In Bruce Willis’ seminal work, Die Hard, blowhard banker Harry Ellis tries to negotiate with the terrorist Hans Gruber (played by the late Alan Rickman).
Harry: Hope I’m not interrupting.
Hans: What does he want?
Harry: It’s not what I want, it’s what I can give ya…now personally I couldn’t care about your politics. Maybe you’re pissed off at the camel jockeys, maybe it’s the heebs, Northern Ireland. It’s none of my business! I figure you’re here to negotiate. Am I right?
Hans: You’re amazing. You figured this all out already?
Harry: [laughing] Business is business.

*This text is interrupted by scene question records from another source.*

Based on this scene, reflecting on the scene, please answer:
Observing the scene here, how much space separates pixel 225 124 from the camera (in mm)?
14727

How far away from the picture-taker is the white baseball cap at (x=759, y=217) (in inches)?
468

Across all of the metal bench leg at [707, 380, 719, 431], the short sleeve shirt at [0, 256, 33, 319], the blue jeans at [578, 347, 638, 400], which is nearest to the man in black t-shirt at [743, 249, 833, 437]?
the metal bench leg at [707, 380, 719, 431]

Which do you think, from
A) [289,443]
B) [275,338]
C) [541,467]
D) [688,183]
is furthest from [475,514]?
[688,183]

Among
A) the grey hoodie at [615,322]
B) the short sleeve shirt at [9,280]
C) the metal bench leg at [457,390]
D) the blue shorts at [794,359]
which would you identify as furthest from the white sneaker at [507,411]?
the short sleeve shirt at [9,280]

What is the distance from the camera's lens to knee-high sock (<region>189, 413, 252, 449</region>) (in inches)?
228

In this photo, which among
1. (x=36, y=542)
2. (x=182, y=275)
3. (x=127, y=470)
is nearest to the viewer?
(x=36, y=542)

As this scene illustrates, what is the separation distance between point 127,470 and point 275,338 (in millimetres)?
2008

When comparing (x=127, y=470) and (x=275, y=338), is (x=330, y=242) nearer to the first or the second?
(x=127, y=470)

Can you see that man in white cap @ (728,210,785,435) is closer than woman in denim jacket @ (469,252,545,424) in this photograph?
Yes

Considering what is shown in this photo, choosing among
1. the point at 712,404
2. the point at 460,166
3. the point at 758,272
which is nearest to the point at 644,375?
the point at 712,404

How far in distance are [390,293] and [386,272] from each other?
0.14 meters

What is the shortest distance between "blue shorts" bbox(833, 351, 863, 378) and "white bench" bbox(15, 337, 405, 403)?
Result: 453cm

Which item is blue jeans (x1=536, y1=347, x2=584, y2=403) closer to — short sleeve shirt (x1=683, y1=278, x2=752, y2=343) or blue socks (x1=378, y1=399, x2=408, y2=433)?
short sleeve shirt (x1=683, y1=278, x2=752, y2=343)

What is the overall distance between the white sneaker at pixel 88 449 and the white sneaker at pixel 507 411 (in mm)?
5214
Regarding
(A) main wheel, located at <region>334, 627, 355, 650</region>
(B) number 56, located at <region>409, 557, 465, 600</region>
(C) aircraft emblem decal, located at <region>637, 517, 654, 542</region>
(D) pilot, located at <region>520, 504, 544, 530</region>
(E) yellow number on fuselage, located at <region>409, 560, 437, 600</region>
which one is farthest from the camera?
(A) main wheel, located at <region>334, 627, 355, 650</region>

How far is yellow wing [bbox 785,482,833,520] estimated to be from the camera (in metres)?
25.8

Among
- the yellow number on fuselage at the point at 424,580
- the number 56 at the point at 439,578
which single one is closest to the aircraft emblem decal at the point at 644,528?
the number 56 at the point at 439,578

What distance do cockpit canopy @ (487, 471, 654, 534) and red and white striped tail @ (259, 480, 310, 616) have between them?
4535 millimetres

You use a gun, I use a fountain pen.
Last week, Seif Eldin Mustafa hijacked an EgyptAir flight to Cyprus. After landing, he allowed most of the 62 passengers off the plane, but he held a few back including 26-year old Brit Ben Innes. During the tense stand-off, Innes decided that, with nothing to lose, he would ask for a selfie with Mustafa.
Innes spoke to The Sun about his motivation:
“I’m not sure why I did it, I just threw caution to the wind while trying to stay cheerful in the face of adversity. I figured if his bomb was real I’d nothing to lose anyway, so took a chance to get a closer look at it.
“I got one of the cabin crew to translate for me and asked him if I could do a selfie with him. He just shrugged OK, so I stood by him and smiled for the camera while a stewardess did the snap. It has to be the best selfie ever.”
The best selfie ever.
Bloomberg’s Mark Gongloff was less kind.
— Mark Gongloff (@markgongloff) March 29, 2016
People react strangely under duress. In 1989 when United Airlines Flight 232 lost all hydraulic control and it seemed as if a crash was inevitable, the pilots joked with the control tower while desperately trying to save the lives of everyone on the plane. I wanted to give Innes the benefit of the doubt after reading a typically insightful analysis on “Reading the Pictures,” but I simply came away with the same conclusion. A vain young man thought it would be lulz to get a “selfie” with a terrorist. If in life and death, we can see a person’s true character, please never throw me in a foxhole with Innes.
Business is business. Mustafa uses a fake suicide belt, and Innes uses Twitter. The glorification of self in the face of death is not just “zero fucks” being given, it’s a tragedy of a generation that’s been led to believe that “likes” trump decency and life. This is not the tipping point as Gongloff suggests. It’s the nadir.
The selfie has myriad forms, but the terrorist selfie is an ignominious act and nothing more. I am a self-professed fan of the selfie, but I hope this particular sub-genre goes away quickly.